▸ **Set problem**
Copy the records from the start through the line containing "27656 millimetres", inclusive, keeping the requests unchanged and multiplying every number in the answers (coordinates and distances) by 0.55, rounded half up to the same number of decimal places as the original. Include only those lines.

Records of spatial reasoning tasks:
= = =
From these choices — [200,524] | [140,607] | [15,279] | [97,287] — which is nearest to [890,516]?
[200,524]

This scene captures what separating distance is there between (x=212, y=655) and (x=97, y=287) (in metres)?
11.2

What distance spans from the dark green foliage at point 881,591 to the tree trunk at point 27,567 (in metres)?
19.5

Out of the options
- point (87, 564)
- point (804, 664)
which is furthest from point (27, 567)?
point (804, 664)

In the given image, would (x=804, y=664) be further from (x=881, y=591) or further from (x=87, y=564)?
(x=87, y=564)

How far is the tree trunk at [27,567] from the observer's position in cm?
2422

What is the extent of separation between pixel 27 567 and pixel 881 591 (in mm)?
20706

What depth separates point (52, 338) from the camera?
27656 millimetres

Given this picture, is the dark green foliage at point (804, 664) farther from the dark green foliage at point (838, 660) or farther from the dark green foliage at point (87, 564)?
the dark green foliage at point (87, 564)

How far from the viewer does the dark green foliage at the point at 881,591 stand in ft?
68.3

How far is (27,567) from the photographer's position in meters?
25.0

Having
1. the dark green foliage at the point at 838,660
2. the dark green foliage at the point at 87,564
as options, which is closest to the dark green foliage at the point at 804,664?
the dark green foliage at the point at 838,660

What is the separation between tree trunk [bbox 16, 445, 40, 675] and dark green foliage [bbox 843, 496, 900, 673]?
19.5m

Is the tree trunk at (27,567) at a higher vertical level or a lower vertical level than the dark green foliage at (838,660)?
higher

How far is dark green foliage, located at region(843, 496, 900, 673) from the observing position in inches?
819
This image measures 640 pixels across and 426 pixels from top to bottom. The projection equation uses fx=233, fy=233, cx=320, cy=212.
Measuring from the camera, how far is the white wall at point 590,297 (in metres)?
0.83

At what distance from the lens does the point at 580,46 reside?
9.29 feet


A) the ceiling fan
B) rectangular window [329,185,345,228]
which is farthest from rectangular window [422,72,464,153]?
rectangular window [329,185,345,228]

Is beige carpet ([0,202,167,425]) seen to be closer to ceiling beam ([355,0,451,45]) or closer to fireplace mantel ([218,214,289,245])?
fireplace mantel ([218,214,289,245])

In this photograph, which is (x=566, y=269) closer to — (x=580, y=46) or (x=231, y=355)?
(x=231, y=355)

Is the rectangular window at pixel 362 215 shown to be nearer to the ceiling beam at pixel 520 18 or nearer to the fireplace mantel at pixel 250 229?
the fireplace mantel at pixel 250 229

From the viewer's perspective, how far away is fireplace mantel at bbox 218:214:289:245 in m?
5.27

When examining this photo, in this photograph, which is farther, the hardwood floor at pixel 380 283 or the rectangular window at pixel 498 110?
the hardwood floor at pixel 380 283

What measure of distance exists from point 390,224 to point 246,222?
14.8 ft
= = =
▸ **Solution to the exercise**
From these choices — [200,524] | [140,607] | [15,279] | [97,287] — which is nearest to [890,516]?
[110,288]

This scene captures what separating distance is there between (x=212, y=655) and (x=97, y=287) (in metres)?
6.2

What distance spans from the dark green foliage at point 881,591 to the tree trunk at point 27,567 (in metres)?
10.7

Out of the options
- point (87, 564)
- point (804, 664)
which is furthest from point (27, 567)?
point (442, 365)

In the given image, would (x=804, y=664) be further from (x=881, y=591) or further from (x=87, y=564)?
(x=48, y=310)

How far is the tree trunk at [27,567] from the observer's position in cm?
1332

What is the extent of separation between pixel 27 567 and pixel 881 591 (in mm)?
11388

What depth separates point (52, 338) from the camera?
15211 millimetres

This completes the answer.